### 所给文本
"""

2. 内部调节:农商行数字化转型。结果显示,农商行数字化转型确实能提升其绩效水平。其中可能的原因是;农商行采用线上线下相结合的业务模式,减少了经营成本和扩大了服务边界;通过大数据、信息收集和农户信用评级等方式可以减少用户与银行之间的信息不对称,使农商行的金融服务能力增强,绩效水平得到提升。假说H3得以验证。
(二)进一步分析:金融科技能否倒逼农商行数字化转型
本文进一步将金融科技的二次项加入回归模型,以进一步检验金融科技对农商行绩效的影响是否存在拐点。回归结果表明,金融科技与农商行绩效呈正U型关系。其中的逻辑关联可能是:金融科技的出现重塑了农村金融市场格局,外部市场竞争者先行利用金融科技抢占市场份额,导致农商行的市场份额流失,从而倒逼农商行进行数字化转型,进而使农商行绩效出现先下滑、后缓慢上升的情况。

"""

### 所给条目
"""

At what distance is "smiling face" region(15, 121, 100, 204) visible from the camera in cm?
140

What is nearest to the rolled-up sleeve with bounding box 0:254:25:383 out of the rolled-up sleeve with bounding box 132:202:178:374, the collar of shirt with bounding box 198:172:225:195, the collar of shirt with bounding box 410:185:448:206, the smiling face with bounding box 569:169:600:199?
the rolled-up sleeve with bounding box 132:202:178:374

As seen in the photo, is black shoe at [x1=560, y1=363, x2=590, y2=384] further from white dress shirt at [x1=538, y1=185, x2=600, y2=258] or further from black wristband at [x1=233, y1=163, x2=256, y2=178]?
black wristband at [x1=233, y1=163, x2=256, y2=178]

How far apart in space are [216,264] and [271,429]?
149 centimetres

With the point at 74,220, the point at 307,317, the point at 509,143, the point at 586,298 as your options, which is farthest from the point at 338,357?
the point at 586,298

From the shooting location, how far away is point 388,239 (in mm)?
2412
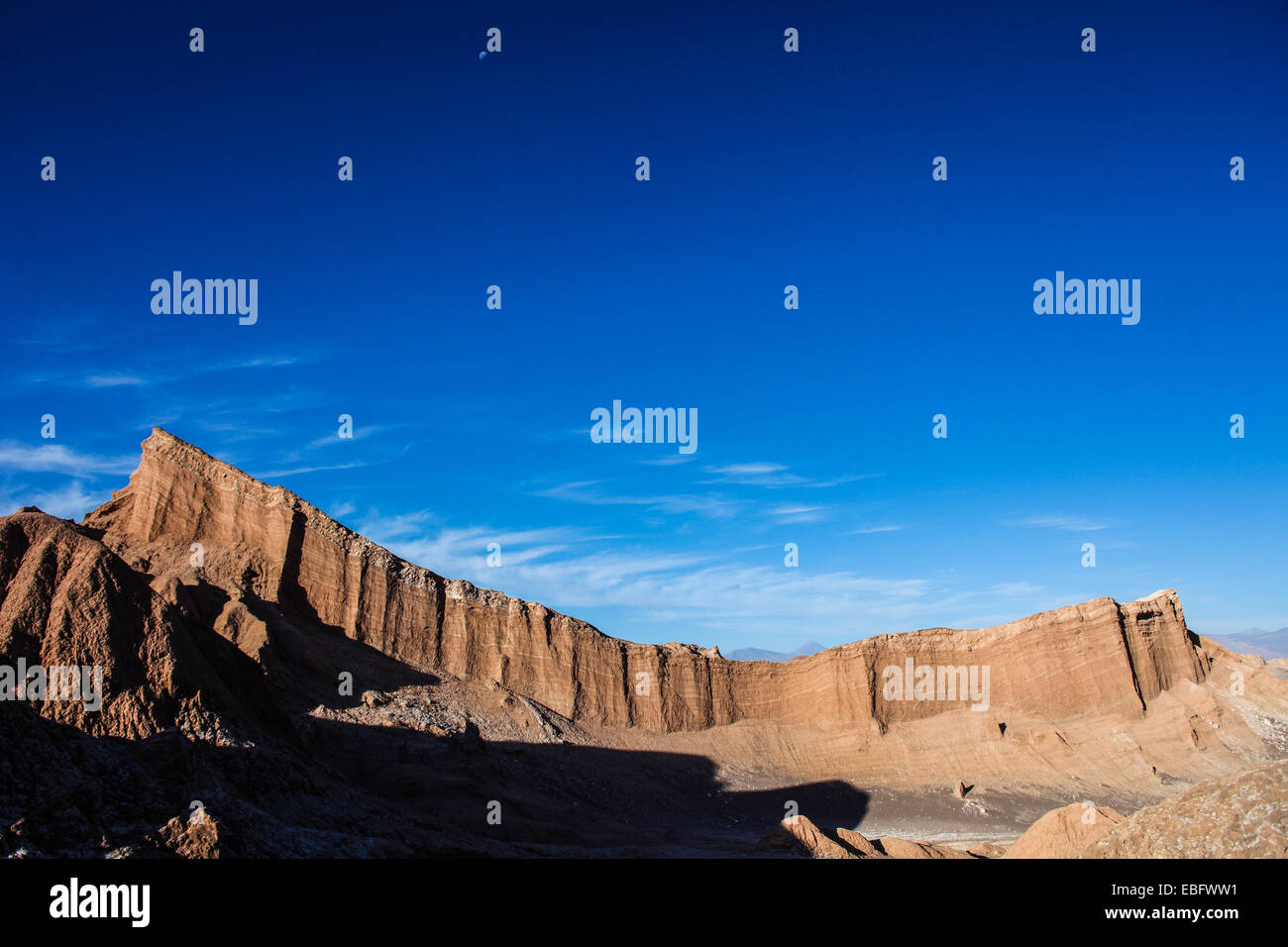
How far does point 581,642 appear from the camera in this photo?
51594mm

"""

### 简短问题 1
在关于农商行数字化转型的文本中,加入金融科技二次项后,回归结果显示金融科技与农商行绩效呈什么关系?
### 简短问题 2
请原样打印条目中以包含"How far apart"的那一行开头、直到条目末尾为止的部分,首尾都包括在内,答案里不要放入图片。

### 最终结果 1
正U型关系。

### 最终结果 2
How far apart in space are [216,264] and [271,429]?
149 centimetres

With the point at 74,220, the point at 307,317, the point at 509,143, the point at 586,298 as your options, which is farthest from the point at 338,357?
the point at 586,298

From the shooting location, how far away is point 388,239 (in mm)?
2412
How far does point 581,642 appear from the camera in this photo?
51594mm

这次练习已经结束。